Maybe he hadn’t always been able to protect his foster moms from being beaten when he was a kid, but he most certainly could do something to protect Ashley from an abuser now. Ten years on the teams and more training than any man could use at one time, he knew how to defend himself and how to protect the innocent. And with her platinum-blond hair, freckled nose and shining eyes, she looked like the epitome of innocence.
“Listen, I’m just going to be in town for a few days. I’m already set up at the hotel down the street. Let me just look into things while I’m here.” He followed her to the register as she purchased several pairs of jeans. “I won’t get in your way.”
She smiled up at him as though he was a child. “Thanks, but I’m okay. Really. I’m used to taking care of my girls.” She stepped through the door that he held open and strolled toward her parked car. “I got the note more than a week ago. If there was any danger, something else would have happened by now.” She laughed up at him, her eyes crinkling at the corners. “So now what will you do?”
He pushed her arm as he’d seen Tristan do a thousand times, pushing aside a decidedly unbrotherly thought. “Well, my hotel doesn’t have ESPN, but I am trained in spec ops. I’ll come up with something.”

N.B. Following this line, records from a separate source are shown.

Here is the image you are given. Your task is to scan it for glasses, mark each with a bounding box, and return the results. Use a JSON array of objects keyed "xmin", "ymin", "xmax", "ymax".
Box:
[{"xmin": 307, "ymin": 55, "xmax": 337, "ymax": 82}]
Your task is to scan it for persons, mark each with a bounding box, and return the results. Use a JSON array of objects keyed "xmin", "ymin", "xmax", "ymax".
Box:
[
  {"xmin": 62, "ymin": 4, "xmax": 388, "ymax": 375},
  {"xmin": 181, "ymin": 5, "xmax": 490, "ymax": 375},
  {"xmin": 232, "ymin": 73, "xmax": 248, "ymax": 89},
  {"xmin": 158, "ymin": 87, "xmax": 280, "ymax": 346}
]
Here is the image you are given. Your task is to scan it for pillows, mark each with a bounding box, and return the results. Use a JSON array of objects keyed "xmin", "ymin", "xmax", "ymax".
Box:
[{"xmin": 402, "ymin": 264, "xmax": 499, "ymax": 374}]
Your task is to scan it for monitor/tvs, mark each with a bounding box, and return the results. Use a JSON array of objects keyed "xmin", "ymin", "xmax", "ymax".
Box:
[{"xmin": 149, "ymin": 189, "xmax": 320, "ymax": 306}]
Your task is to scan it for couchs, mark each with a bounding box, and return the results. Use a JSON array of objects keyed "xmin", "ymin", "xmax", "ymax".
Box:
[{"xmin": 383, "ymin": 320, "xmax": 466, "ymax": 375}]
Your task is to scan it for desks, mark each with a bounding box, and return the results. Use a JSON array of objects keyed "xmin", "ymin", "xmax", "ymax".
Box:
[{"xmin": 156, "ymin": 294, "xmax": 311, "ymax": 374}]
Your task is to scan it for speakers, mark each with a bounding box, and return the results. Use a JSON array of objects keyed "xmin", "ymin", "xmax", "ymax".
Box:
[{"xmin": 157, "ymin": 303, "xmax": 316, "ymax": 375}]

Something like setting up a perimeter around her home to keep the threat at bay, and making sure that her security system would do its job. He’d stop by the police station and see if he could get them to pay a little more attention to Ashley’s situation, just in case he needed them down the road. And then he’d ask around to see if there were any troublemakers in town. Pressing on them might reveal the coward afraid to stand by his threats.
As they reached her car, her laughter died on her lips. He didn’t have to ask if she still thought the threat had passed. Pure terror flashed across her face as she took in the smashed windshield of her coupe. And tucked over a spiderweb of cracks and under a wiper blade, the person responsible for the mess had left a clear message.
If I don’t get what’s mine, you’ll get what’s yours.